Exercise materials below:

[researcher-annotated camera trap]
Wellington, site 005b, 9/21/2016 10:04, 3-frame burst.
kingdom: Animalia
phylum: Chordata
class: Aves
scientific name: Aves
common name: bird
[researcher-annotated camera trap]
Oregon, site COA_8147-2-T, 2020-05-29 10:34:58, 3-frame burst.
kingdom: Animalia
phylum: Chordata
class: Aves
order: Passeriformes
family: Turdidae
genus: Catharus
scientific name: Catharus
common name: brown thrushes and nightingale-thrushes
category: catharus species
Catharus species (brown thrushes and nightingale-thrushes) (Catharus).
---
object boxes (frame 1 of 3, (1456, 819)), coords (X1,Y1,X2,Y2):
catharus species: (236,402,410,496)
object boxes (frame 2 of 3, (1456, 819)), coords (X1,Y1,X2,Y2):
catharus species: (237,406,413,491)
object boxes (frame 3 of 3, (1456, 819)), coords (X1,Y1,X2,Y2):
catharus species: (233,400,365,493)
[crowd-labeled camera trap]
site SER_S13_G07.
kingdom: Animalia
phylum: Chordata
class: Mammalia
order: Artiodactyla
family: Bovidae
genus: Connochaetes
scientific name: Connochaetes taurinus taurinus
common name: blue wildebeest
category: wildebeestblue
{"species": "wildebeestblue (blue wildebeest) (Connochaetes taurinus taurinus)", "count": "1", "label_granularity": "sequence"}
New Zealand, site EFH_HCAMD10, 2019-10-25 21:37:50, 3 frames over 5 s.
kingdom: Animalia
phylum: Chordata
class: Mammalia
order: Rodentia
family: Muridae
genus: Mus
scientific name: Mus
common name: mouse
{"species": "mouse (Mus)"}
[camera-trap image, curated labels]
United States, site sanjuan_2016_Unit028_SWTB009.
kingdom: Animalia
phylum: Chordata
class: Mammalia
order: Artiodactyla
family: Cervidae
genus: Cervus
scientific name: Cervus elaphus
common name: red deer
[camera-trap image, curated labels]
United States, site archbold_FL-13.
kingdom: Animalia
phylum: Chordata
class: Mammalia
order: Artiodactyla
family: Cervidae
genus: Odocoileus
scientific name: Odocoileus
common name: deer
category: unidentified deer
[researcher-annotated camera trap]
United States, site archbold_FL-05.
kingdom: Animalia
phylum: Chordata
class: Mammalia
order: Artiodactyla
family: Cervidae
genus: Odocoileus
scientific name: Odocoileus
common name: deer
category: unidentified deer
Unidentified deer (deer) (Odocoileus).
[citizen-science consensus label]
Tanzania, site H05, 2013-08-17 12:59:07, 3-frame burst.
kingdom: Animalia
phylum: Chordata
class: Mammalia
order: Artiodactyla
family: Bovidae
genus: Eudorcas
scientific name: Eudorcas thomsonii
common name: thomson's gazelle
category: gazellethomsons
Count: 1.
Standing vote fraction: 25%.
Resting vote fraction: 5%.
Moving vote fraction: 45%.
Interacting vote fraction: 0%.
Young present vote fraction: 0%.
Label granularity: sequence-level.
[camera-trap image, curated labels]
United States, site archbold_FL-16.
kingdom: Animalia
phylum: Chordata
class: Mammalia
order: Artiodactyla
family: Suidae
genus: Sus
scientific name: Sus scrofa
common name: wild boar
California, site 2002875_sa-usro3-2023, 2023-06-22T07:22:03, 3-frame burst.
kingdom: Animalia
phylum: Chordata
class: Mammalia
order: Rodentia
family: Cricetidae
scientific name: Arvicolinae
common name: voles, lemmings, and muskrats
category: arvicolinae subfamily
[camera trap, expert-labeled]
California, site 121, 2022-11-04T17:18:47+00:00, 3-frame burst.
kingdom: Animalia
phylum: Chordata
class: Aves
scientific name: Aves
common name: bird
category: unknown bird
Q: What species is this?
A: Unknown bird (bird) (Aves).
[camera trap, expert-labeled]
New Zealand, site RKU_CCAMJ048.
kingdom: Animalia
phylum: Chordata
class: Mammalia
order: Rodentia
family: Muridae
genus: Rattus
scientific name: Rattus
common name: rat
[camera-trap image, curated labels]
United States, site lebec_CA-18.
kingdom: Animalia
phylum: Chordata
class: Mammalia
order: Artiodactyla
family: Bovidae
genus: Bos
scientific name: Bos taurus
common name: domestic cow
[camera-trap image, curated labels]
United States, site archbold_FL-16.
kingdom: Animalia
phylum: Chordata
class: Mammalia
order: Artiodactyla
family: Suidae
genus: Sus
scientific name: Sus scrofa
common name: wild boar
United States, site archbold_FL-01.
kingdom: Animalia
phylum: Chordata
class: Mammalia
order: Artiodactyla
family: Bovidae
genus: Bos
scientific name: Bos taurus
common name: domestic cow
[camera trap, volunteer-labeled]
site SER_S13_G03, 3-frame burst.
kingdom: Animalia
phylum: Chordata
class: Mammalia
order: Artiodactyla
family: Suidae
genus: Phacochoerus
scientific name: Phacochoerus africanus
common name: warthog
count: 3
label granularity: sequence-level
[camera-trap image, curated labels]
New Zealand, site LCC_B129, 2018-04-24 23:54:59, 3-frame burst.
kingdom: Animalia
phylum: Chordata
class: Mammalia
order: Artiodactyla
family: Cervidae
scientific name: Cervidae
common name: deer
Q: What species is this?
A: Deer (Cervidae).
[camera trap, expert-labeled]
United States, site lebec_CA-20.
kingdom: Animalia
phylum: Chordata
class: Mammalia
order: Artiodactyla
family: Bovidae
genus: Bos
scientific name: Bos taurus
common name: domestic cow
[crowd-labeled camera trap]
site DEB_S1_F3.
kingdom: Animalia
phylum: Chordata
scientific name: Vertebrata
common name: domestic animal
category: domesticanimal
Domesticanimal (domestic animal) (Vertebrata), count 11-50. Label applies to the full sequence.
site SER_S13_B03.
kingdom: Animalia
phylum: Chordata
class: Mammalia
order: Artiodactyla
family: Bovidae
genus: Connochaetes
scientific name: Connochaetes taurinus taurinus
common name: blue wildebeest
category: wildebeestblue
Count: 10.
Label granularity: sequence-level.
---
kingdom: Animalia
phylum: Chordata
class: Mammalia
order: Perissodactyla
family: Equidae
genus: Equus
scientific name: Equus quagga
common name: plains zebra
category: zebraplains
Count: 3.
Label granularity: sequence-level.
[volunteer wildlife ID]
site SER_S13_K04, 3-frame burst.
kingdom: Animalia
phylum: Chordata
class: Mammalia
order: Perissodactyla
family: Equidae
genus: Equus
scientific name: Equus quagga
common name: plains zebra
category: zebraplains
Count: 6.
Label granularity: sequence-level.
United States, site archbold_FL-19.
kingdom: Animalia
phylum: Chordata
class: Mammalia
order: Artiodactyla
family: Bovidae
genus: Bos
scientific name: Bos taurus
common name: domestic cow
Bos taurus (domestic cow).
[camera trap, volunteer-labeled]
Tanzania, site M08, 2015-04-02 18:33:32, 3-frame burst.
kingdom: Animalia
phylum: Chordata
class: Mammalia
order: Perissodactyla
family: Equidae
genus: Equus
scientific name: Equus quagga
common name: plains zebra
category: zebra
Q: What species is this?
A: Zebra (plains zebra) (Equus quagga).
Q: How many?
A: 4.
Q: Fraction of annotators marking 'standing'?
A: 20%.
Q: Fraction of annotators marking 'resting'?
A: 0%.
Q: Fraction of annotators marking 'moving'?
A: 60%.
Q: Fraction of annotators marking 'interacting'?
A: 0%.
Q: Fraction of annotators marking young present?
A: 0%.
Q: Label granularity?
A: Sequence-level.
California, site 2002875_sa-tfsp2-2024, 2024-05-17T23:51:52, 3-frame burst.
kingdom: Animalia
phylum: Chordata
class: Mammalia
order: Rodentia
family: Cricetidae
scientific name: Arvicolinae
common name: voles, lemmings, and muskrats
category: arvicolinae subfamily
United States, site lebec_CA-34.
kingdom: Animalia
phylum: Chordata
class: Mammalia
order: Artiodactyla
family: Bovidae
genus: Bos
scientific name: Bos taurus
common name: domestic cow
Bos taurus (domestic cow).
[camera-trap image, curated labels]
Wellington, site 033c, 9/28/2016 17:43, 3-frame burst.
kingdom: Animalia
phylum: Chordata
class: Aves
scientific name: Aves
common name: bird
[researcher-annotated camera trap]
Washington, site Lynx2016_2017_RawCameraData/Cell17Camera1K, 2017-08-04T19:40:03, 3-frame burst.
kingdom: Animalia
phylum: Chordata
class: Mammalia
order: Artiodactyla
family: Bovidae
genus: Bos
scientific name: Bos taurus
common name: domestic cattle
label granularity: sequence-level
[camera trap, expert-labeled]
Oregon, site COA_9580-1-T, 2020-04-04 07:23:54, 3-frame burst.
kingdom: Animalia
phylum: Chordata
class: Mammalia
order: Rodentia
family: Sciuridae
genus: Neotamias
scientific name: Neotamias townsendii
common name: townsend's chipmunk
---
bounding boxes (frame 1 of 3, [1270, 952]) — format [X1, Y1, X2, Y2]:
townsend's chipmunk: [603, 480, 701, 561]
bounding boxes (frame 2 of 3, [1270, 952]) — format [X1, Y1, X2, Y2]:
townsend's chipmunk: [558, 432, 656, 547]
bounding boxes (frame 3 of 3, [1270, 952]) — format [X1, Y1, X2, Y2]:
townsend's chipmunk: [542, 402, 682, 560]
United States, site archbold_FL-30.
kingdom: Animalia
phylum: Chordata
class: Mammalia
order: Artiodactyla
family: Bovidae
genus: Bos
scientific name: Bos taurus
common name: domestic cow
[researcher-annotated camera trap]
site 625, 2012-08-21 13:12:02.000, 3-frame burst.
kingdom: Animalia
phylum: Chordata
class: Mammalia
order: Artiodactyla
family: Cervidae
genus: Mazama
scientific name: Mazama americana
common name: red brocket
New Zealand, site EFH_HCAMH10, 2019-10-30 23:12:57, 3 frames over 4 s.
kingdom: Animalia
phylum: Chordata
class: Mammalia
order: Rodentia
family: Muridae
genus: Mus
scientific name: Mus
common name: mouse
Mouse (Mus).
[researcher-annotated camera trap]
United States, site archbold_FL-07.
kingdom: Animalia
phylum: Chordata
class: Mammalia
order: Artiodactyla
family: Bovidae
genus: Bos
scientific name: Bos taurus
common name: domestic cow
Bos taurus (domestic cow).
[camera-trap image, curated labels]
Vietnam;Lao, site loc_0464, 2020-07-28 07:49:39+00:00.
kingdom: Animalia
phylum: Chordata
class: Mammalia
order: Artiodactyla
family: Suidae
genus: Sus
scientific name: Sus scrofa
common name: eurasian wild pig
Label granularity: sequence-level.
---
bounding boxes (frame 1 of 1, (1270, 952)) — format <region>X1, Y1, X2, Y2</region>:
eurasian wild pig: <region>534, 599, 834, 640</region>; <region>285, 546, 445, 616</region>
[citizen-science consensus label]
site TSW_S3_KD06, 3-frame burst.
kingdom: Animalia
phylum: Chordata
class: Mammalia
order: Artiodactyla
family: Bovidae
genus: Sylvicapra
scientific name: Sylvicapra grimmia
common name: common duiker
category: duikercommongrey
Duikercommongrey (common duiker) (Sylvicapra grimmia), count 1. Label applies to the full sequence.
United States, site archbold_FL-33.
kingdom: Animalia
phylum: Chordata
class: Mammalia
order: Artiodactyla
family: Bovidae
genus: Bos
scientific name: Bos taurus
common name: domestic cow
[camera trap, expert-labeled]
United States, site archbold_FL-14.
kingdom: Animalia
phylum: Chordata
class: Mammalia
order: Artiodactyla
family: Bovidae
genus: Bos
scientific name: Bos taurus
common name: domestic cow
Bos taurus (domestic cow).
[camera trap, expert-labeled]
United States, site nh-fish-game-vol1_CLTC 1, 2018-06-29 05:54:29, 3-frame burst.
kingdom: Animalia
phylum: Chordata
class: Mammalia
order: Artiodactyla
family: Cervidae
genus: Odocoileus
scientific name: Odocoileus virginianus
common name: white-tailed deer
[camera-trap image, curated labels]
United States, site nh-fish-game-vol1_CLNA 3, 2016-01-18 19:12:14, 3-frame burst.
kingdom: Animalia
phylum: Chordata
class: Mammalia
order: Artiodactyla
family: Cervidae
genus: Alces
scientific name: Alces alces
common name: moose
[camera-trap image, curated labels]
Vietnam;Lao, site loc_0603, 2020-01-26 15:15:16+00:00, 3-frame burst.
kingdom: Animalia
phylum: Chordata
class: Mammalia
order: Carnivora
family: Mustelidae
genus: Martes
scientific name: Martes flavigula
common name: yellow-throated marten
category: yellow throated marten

End of Exercise materials.

## Task prompt
Copy the lines from the start of the data verbatim, stopping after the line containing "New Zealand, site EFH_HCAMD10, 2019-10-25".

## Result for this task
[researcher-annotated camera trap]
Wellington, site 005b, 9/21/2016 10:04, 3-frame burst.
kingdom: Animalia
phylum: Chordata
class: Aves
scientific name: Aves
common name: bird
[researcher-annotated camera trap]
Oregon, site COA_8147-2-T, 2020-05-29 10:34:58, 3-frame burst.
kingdom: Animalia
phylum: Chordata
class: Aves
order: Passeriformes
family: Turdidae
genus: Catharus
scientific name: Catharus
common name: brown thrushes and nightingale-thrushes
category: catharus species
Catharus species (brown thrushes and nightingale-thrushes) (Catharus).
---
object boxes (frame 1 of 3, (1456, 819)), coords (X1,Y1,X2,Y2):
catharus species: (236,402,410,496)
object boxes (frame 2 of 3, (1456, 819)), coords (X1,Y1,X2,Y2):
catharus species: (237,406,413,491)
object boxes (frame 3 of 3, (1456, 819)), coords (X1,Y1,X2,Y2):
catharus species: (233,400,365,493)
[crowd-labeled camera trap]
site SER_S13_G07.
kingdom: Animalia
phylum: Chordata
class: Mammalia
order: Artiodactyla
family: Bovidae
genus: Connochaetes
scientific name: Connochaetes taurinus taurinus
common name: blue wildebeest
category: wildebeestblue
{"species": "wildebeestblue (blue wildebeest) (Connochaetes taurinus taurinus)", "count": "1", "label_granularity": "sequence"}
New Zealand, site EFH_HCAMD10, 2019-10-25 21:37:50, 3 frames over 5 s.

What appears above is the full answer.